The paper then goes on to explore the impact CSOs had on influencing the policy content of the PRSPs in Bolivia and Tanzania. Assessing this impact is very difficult and is often limited by a number of different factors. This paper focuses on the views
of the CSO members interviewed and presents their opinions on whether the final PRSP document represented their views and recommendations and what impact they felt they had on policy choices made in the PRSP. There are obvious limitations in judging the impact CSOs had on influencing the content of PRSPs on the basis of what these organisations say about themselves. It is unlikely that CSOs will completely dismiss their role in, and influence on, the process and also openly critique their own capacities to engage in some of the more substantive topics. However, there is still scope to gain valuable insights based on CSOs’ perceptions of their influence on the policy process. Recognising the limitation indicated above, this paper asks whether there is anything to be learnt about how CSOs went about making policy recommendations. Did this mobilisation of civil society have any significant impacts on the PRSP and did they manage to change the course of policy choices within it?
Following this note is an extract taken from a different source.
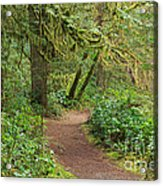 Path Through The Rainforest Acrylic Print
Both Bolivia and Tanzania have revised their first PRSPs and are now about to start implementing their second strategy. The paper will also look at how the process has evolved between the first and second PRSPs and whether CSOs have managed to
increase their impact on policy choices.
The case studies are based on published and grey literature on the PRSP processes in these two countries and interviews with members of CSOs that actively engaged in the PRSPs. These interviews aimed to get a better understanding of how CSOs used
information to support their policy recommendations and what impact they felt they had had on the policy content of the PRSP.
A fuller history of the PRSP approach is given in Christiansen, K. and Hovland, I. (2003)
See, for example, McGee et al (2002), Christian Aid (2001), ActionAid (2002) and Driscoll et al
One of the core principles of the PRSP approach is that the strategies should be partnership-oriented,
involving coordinated participation of development partners (bilateral, multilateral, and nongovernmental). However, the World Bank and IMF’s Joint Staff Assessment - their signalling device that the PRSP produced provides a sound basis for concessional assistance – only briefly describes the participation process and does not assess the merits or failures of the participation which can act as a disincentive for governments to carry out extensive consultation processes.